The City of Houston is already the national leader as far as sourcing it’s electricity needs from sustainable sources. And The Ion Smart Cities accelerator, among other efforts, is working to build Houston into a leading smart city that extends these efficiency gains across the community. 
So, where do we go from here?

As a practical matter, every member of the Partnership can contribute to the effort. 

We should use our convening power, and the authority that comes with being business leaders, to rally our companies, political leaders and fellow citizens to position Houston as the city that will lead this energy transition.

The Partnership has already launched or will launch new committees to accelerate our growth in this area.

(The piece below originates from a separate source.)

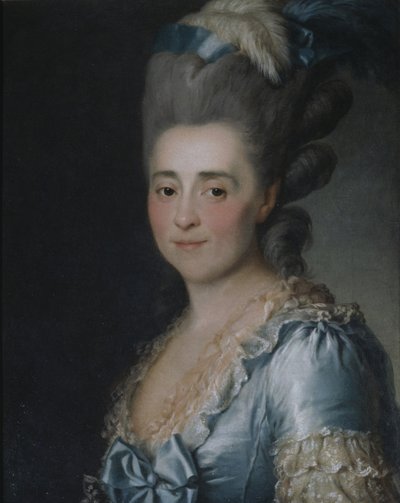 Portret van Natalia Ivanovna Melgunova, 1779 door Dmitri Grigorievich Levitsky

For the past year, our Energy 2.0 committee members have been working to identify and attract the key players across the new energy spectrum and we are starting to see signs of progress.

Our energy policy committee has been exploring the policy dimensions of CCUS, and will be drawing up solutions at the state and federal levels to ensure the Texas Gulf Coast is positioned as the leader in this promising new technology.

And finally, as part of a broader ‘Energy Transition’ initiative, we will think about key levers in this evolution – those key inflection points – to ensure that Houston is the leader.

There is fantastic business opportunity for us in this effort; it’s necessary and it’s the right thing to do. 

Houston is about making things happen, and we can lead this energy transition. We should be driving the discussion with a seat at the table where key policy actions are being debated. 

And it is not enough for us to simply educate the world on how dependent we currently are on hydrocarbon energy and how difficult it will be to change the energy mix. 

While these things are both true, we can still be the voice of optimism even as we acknowledge the significance of the dual challenge.

Houston must lead the world to an era of low-cost, reliable, and climate-friendly energy. Nowhere else in the world is there such a concentration of scientists, engineers, and economists who understand energy systems and can affect the necessary change.

So let’s be the driver, not the passenger.  We will get there more quickly; we will make a huge contribution to the future of humanity; and we will ensure that Houston continues to be one of the best places in the world to live, work and build a business. 

Thank you very much.  Have a great afternoon. 

January 22, 2020
Greater Houston Partnership Annual Meeting

Bobby Tudor
Chair, Greater Houston Partnership
Chairman, Tudor, Pickering & Holt & Co.